= 提示された文章 =
----

2024-11-15 09:27

激動の1世紀生き抜く=三笠宮さま支え、最期に涙―孫、ひ孫の成長見守り・百合子さま

 明治以降の皇室で最高齢だった三笠宮妃百合子さまが101歳で亡くなられた。18歳で皇室に入り、戦中、戦後と激動の時代を生き抜いた。3人のお子さまを亡くし、夫の三笠宮さまにも先立たれたが、笑顔を絶やさず、温かいまなざしで孫やひ孫の成長を見守り続けた。
 ◇防空壕で新婚生活
 1923年、子爵・高木正得氏の次女として誕生した。高木家は旧河内丹南藩の藩主家で、母の邦子さんの実家である入江家は歌道の家柄。皇室入りのきっかけは、女子学習院本科卒業を控えた41年1月末、貞明皇后が住む当時の大宮御所で催された映画会だった。母の邦子さんらと参加し、三笠宮さまも鑑賞。2日後に結婚が決まり、「青天のへきれきのごとく、降って湧いたようなこと」と、三笠宮さまの伝記(2022年12月刊行)に収録された「オーラルヒストリー」で語っている。
 新婚時代、太平洋戦争が生活に暗い影を落とした。45年5月、空襲で「青山東御殿」と呼ばれた当時の宮邸が全焼。コンクリート製の防空壕(ごう)で、三笠宮さま、1歳になったばかりの長女近衛※子さん(※ウカンムリに心、その下に用)(80)と暮らした。
 45年8月14日には、宮家の防空壕に戦争継続を訴える陸軍の若手将校が訪れ、戦争終結を望む三笠宮さまと激論になった。「今にもピストルが飛び交うかと思うような緊迫したことで」「すごい怖い雰囲気であったことを覚えております」とオーラルヒストリーで振り返っている。

----

= 提供データ =
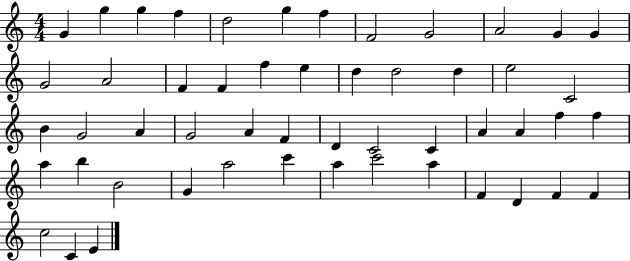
{
  \clef treble
  \numericTimeSignature
  \time 4/4
  \key c \major
  g'4 g''4 g''4 f''4 | d''2 g''4 f''4 | f'2 g'2 | a'2 g'4 g'4 | \break g'2 a'2 | f'4 f'4 f''4 e''4 | d''4 d''2 d''4 | e''2 c'2 | \break b'4 g'2 a'4 | g'2 a'4 f'4 | d'4 c'2 c'4 | a'4 a'4 f''4 f''4 | \break a''4 b''4 b'2 | g'4 a''2 c'''4 | a''4 c'''2 a''4 | f'4 d'4 f'4 f'4 | \break c''2 c'4 e'4 | \bar "|."
}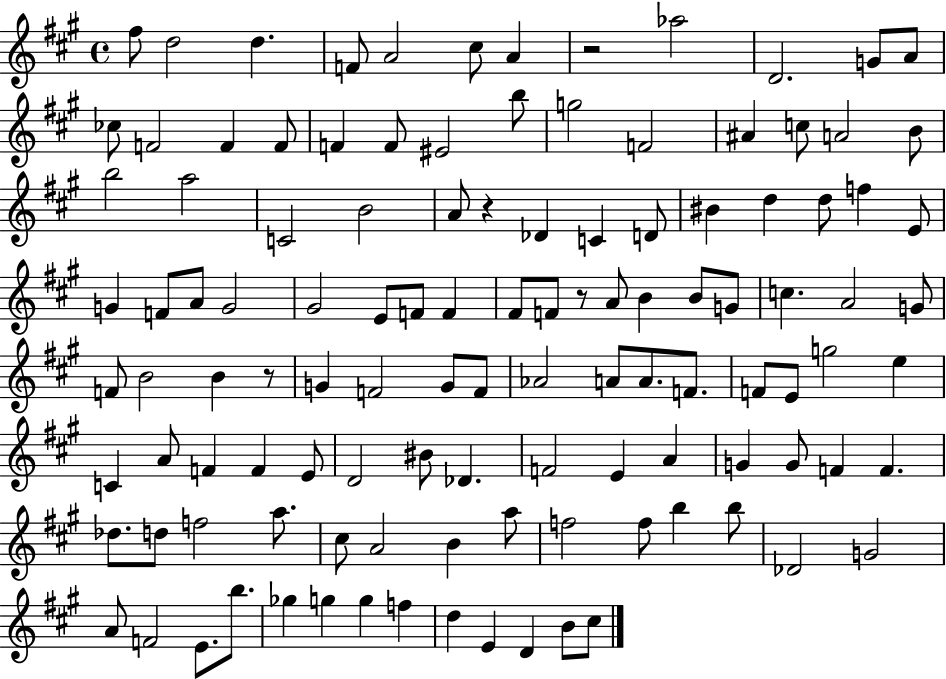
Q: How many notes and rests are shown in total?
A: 116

----

= 作業一覧 =
1) 三笠宮妃百合子さまの記事について、次の問いに答えてください。
(a) 百合子さまは何歳で亡くなったか。
(b) 皇室入りのきっかけとなった映画会は、どこで催されたか。
(c) 45年5月の空襲で全焼した当時の宮邸は、何と呼ばれていたか。
2) 三笠宮妃百合子さまの記事のうち、「激動の1世紀生き抜く=三笠宮さま支え、最期に涙―孫、ひ孫の成長見守り・百合子さま」を含む語句で始まり「ルヒストリー」で語っている。」で終わる部分を、一字も変えずに書き出してください。
3) 三笠宮妃百合子さまの記事を、最後の文の後から書き継いでください。
エントリは三笠宮妃百合子さまの記事とは関係がありません。

= 解決済みの問題 =
1)
(a) 101歳
(b) 貞明皇后が住む当時の大宮御所
(c) 「青山東御殿」

2)
激動の1世紀生き抜く=三笠宮さま支え、最期に涙―孫、ひ孫の成長見守り・百合子さま

 明治以降の皇室で最高齢だった三笠宮妃百合子さまが101歳で亡くなられた。18歳で皇室に入り、戦中、戦後と激動の時代を生き抜いた。3人のお子さまを亡くし、夫の三笠宮さまにも先立たれたが、笑顔を絶やさず、温かいまなざしで孫やひ孫の成長を見守り続けた。
 ◇防空壕で新婚生活
 1923年、子爵・高木正得氏の次女として誕生した。高木家は旧河内丹南藩の藩主家で、母の邦子さんの実家である入江家は歌道の家柄。皇室入りのきっかけは、女子学習院本科卒業を控えた41年1月末、貞明皇后が住む当時の大宮御所で催された映画会だった。母の邦子さんらと参加し、三笠宮さまも鑑賞。2日後に結婚が決まり、「青天のへきれきのごとく、降って湧いたようなこと」と、三笠宮さまの伝記(2022年12月刊行)に収録された「オーラルヒストリー」で語っている。

3)
 ◇夜に写したノート
 軍人として戦争の悲惨さを目の当たりにした三笠宮さまは戦後、歴史学者としての道を歩み、研究生として東京大に通った。公務で大学に行けなかった時、友人から借りたノートを百合子さまが写した。「夜のうちに妻に写してもらった。それは教室で筆記するより大変だったろう」。三笠宮さまは11年、結婚70年の所感でこう記した。
 百合子さまは48年4月、恩賜財団母子愛育会総裁に就任。同総裁職は62年間務めた。この年の7月、百合子さまに不幸が襲った。父正得氏が遺書を残して失踪し、同年11月、奥多摩の山中で遺体で見つかった。
 親王妃としての公務の傍ら、子育てに奮闘し、5人の子全員の育児日誌を記した。「やはり乳人(めのと)という制度が適当なのかと、危うくくじけそうになる」。51年、雑誌に寄稿した日誌には、育児の苦労など、生活感あふれる日々の暮らしがつづられている。57年には「ゆかり」の名で、三笠宮さまと句集「初雪」を出版した。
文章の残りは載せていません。